**EXTRAIT**
===

Après Maria, le 22 janvier 1881, vient un autre enfant,  : Claudius Antonin, mon grand père.
Le 19 mars 1883,  alors qu'il revient de quelqu'affaire sur les hauteurs d'Echandelys, Charles est malencontreusement détroussé par un bandit qui le laisse pour mort sur le bord d'un fossé. Quand le métayer de la ferme voisine le découvre, il est à l'agonie. Transporté jusqu'au domicile le plus proche, Charles s’éteint sur la table de la cuisine. il est 15 heure, (l'acte de décès mentionne 3 heure du soir),  Maria n'a pas 5 ans, son frère n'en a pas 2.
Commence alors pour les enfants et pour Marie Françoise une nouvelle existence, pleine de labeur.
Augustin le frère de Charles pourvoit comme il le peut à l'entretient et à l'éducation des deux orphelins. Avec l'aide de sa famille Marie Françoise qui est revenue au domicile de ses parents, se débrouille tant bien que mal. Achetant ici une terre, là bas un bout de taillis. De quoi faire vivre ses marmots. Leur assurer le quotidien.
Dès qu'elle le pourra, c'est à dire dès qu'elle en aura l'age, Maria sera placée dans une famille bourgeoise et pourvoira à ses propres besoins.

===

**SECTION DE DONNÉES**
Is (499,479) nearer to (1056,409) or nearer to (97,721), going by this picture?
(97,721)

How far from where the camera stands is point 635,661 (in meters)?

===

**EXERCICE PROPOSÉ A**
Répondez à ces questions d'après l'extrait :
(i) À quelle date naît Claudius Antonin ?
(ii) Qui découvre Charles à l'agonie ?
(iii) Où Marie Françoise est-elle revenue vivre ?
**EXERCICE PROPOSÉ B**
Recopiez le passage de l'extrait qui commence par les mots « Après Maria, le » et s'achève sur « pleine de labeur. ».
Les lignes forment un matériau à part, sans lien avec l'extrait.

**RÉPONSE RÉDIGÉE A**
(i) Le 22 janvier 1881.
(ii) Le métayer de la ferme voisine.
(iii) Au domicile de ses parents.

**RÉPONSE RÉDIGÉE B**
Après Maria, le 22 janvier 1881, vient un autre enfant,  : Claudius Antonin, mon grand père.
Le 19 mars 1883,  alors qu'il revient de quelqu'affaire sur les hauteurs d'Echandelys, Charles est malencontreusement détroussé par un bandit qui le laisse pour mort sur le bord d'un fossé. Quand le métayer de la ferme voisine le découvre, il est à l'agonie. Transporté jusqu'au domicile le plus proche, Charles s’éteint sur la table de la cuisine. il est 15 heure, (l'acte de décès mentionne 3 heure du soir),  Maria n'a pas 5 ans, son frère n'en a pas 2.
Commence alors pour les enfants et pour Marie Françoise une nouvelle existence, pleine de labeur.